Para peneliti di Institut Politeknik Rensselaer (RPI), New York, Amerika Serikat (AS), sedang mengembangkan sebuah baterai kertas tipis dengan memasukkan lembar nanotube vertikal dalam sebuah cairan elektrolit ber-ion. Hasilnya adalah sebuah kertas selulosa yang menyimpan energi listrik.
Tim RPU membuat sebuah superkapasitor dengan menempatkan elektroda nanotube kedua disisi kertas yang lain. Selanjutnya mereka menambahkan sebuah elektroda lithium diatas kertas itu.
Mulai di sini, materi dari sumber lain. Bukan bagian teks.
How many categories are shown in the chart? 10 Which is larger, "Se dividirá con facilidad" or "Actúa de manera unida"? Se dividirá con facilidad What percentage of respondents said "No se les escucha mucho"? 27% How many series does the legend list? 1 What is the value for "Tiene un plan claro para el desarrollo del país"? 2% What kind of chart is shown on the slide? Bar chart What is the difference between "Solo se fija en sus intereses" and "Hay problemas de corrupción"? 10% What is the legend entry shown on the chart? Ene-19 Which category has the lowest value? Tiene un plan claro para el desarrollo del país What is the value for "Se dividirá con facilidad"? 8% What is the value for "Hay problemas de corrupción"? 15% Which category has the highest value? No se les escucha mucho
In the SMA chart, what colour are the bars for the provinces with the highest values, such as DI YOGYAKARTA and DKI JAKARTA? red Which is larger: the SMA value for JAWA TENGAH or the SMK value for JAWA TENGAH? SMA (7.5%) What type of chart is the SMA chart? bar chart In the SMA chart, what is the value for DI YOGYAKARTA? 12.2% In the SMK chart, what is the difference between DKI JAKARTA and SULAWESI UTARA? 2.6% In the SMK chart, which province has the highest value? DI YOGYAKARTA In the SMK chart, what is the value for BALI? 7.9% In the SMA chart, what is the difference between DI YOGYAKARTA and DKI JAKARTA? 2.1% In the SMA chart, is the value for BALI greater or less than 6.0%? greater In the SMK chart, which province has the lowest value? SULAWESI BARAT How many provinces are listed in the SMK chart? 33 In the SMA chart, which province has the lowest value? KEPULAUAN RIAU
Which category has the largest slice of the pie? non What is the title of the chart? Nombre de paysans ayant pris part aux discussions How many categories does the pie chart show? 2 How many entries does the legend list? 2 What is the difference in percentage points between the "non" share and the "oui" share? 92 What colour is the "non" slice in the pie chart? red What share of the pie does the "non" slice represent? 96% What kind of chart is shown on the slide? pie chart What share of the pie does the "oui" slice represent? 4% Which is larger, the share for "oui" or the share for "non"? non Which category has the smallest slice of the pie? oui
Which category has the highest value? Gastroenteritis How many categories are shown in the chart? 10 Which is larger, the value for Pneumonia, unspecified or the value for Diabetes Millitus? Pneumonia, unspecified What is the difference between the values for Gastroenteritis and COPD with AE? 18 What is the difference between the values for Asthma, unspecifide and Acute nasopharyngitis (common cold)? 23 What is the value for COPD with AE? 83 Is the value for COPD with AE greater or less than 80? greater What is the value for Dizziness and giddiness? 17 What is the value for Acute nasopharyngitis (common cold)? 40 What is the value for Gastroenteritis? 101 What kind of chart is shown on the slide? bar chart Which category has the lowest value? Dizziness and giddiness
Mereka mengklaimnya sebagai baterai kertas tipis yang bisa dicharge (rechargeable battery).
Superkapasitor dan rechargeable battery merupakan hasil jerih payah para peneliti di tiga lab di RPI selama setahun. Satu lab membuat struktur nanotube karbon yang diadaptasi untuk menjadi sebuah elektroda baterai. Sedangkan lab lainnya menambahkan sebuah elektroda lithium untuk membuat rechargeable battery atau superkapsitor dengan menambahkan elektroda nanotube kedua.
Cairan ion pertama dalam bentuk gel berperan sebagai elektrolit baterai yang membawa ion dari satu sisi ke sisi lainnya dalam baterai kertas.
Masing-masing lembar dari baterai kertas tersebut menghasilkan 2,4 volt dengan kepadatan sekitar 0,6mA/cm2. Untuk mendapatkan voltase yang tinggi, kertas-kertas tersebut dapat ditumpuk. Baterai kertas tersebut beroperasi dari suhu -100°F hingga 300°F.
Sejauh ini para peneliti di RPI hanya membuat bateri kertas mereka dalam 100 kali charge. Namun, mereka mengklaim tidak ada kerusakan dalam performa yang dideteksi setelah men-charge.
Selanjutnya, mereka berencana untuk melakukan uji coba baterai tersebut dalam jangka panjang untuk menentukan jumlah charge maksimum dan optimalisasi disain tersebut untuk kepadatan daya yang lebih tinggi.
Selain itu, mereka juga akan melakukan percobaan dengan memperkuat alat medis dengan baterai kertas yang menggunakan darah dan keringat sebagai cairan elektrolit. Berikutnya, para peneliti juga ingin menyempurnakan metode ini untuk baterai pencetakan dan superkapasitor menggunakan teknik pencetak press dari rol ke rol.